Wednesday, November 7, 2007

Can goods


In 1973, the German group Can was going through a small crisis, one of which could have easily sent other bands down the slippery slope of no return: their frontman for the past few years, Damo Suzuki, left to join the Jehovah's Witnesses (at which point, plenty of Can lovers were exasperated: what the...?). Yet the band, now a quartet, didn't fold to all the pressure & challenges which come with finding a suitable replacement to take over Suzuki's spot. To be honest, lead singers were always an afterthought with Can. Now in fighting trim & guitarist Michael Karoli taking over a majority of the vocal duties, they forged ahead to create their brightest hour ever as a band, 1974's Soon Over Babaluma.

The opening track, "Dizzy Dizzy," displays Karoli with icy croon & all, along with his fellow bandmates (keyboardist Irmin Schmidt, bassist Holger Czukay & drummer Jaki Liebezeit) putting the listener in a trance in short order & all this before the phrase "trance-rock" ever came into being. Syncopated & yet oh so subtle, the unique rhythmic undercurrent Can was always known for creating in their music is at full strength, & the next track "Come Sta, La Luna" with call & response vocals by Schmidt continues that trend.

The last track on side one, "Splash" is the composition which is about to send this album's floodgates open: Liebezeit, being the one-man drumming machine that he always was known as, is on fire, keeping things moving along like a well-timed clock, Karoli burns not only on violin but also during his moments on guitar (tonewise, he sounds a bit like Robert Fripp), Schmidt gets his two cents in on synth while Czukay keeps things tasteful & flowing along nicely on bass.

And like a lot of folks, I thought Brian Eno singlehandedly created what is today known as "ambient music." Boy, was I wrong. Side two features two compositions which combine for 20 minutes of fun, fun, fun (rivaling "Bel Air," their side-long tour de force from 1973's Future Days) & is where ambient in a sense began in earnest & the quartet saying, "Hey, Eno, we love you & all these ambient albums that you did but we were doing ambient first...lol." The first stanza, "Chain Reaction" could be the precursor of trance-rock on the dance floor, pointing its way out into the great unknown, with Karoli's Fripp-ish lines & Schmidt's icy, ambient synthscapes leading the charge. 11 minutes later, we hit a detour on "Quantum Physics." All is space, the sounds dissolving into one dreamlike state, an ambient ether which is as ominous as it is calm, the end of this album's musical journey but not without its foreboding, not without its mystery.

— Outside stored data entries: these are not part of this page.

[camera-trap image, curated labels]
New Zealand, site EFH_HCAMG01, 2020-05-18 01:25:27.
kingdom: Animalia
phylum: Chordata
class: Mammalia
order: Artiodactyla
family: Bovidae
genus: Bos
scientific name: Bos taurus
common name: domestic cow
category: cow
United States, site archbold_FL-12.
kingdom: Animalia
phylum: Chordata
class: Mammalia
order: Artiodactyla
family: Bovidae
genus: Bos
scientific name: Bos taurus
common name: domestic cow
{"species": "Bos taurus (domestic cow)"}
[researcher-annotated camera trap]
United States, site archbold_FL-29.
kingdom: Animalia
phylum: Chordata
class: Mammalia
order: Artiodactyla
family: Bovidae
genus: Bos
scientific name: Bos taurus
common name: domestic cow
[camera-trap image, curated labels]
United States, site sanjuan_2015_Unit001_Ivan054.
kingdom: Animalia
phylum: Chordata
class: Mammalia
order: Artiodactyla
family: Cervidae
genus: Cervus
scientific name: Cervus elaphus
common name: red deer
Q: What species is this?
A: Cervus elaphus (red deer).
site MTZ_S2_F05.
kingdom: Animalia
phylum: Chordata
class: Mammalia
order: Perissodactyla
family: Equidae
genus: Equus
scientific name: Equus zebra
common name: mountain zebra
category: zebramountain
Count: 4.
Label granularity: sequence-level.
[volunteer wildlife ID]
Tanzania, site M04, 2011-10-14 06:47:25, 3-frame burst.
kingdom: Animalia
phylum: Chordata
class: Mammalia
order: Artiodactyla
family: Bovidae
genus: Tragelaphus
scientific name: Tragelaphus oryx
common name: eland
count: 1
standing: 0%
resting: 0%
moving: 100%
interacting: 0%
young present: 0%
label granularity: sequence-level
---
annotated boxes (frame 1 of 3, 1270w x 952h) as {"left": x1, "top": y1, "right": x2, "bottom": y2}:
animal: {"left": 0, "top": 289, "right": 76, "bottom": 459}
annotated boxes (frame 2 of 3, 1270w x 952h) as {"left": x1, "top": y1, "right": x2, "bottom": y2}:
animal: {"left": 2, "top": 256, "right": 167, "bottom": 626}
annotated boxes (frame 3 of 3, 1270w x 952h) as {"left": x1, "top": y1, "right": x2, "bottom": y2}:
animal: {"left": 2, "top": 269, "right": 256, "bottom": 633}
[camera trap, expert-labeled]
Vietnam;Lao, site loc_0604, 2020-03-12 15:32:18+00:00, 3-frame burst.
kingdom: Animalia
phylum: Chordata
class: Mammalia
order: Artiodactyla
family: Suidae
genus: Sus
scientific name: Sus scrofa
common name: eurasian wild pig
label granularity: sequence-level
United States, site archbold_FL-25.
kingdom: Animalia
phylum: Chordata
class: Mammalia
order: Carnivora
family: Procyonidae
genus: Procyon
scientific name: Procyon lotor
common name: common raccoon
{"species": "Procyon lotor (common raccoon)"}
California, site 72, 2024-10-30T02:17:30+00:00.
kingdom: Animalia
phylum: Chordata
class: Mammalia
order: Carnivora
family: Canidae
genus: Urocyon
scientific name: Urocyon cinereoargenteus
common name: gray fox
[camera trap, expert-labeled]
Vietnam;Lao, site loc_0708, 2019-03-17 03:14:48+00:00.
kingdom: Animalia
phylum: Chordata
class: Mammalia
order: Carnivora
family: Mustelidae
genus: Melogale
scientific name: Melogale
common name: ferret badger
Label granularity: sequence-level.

Soon Over Babaluma, I feel, is where Can really put ambient music on the map; Brian Eno didn't begin his ambient series until a year later with his masterpiece Discreet Music. Can already got the head start here though & in all of this music's ominous glory, we find the quartet at its highest point ever, as a collective of musicians working toward a common goal. For that, these guys should be rewarded. Long live the Can!!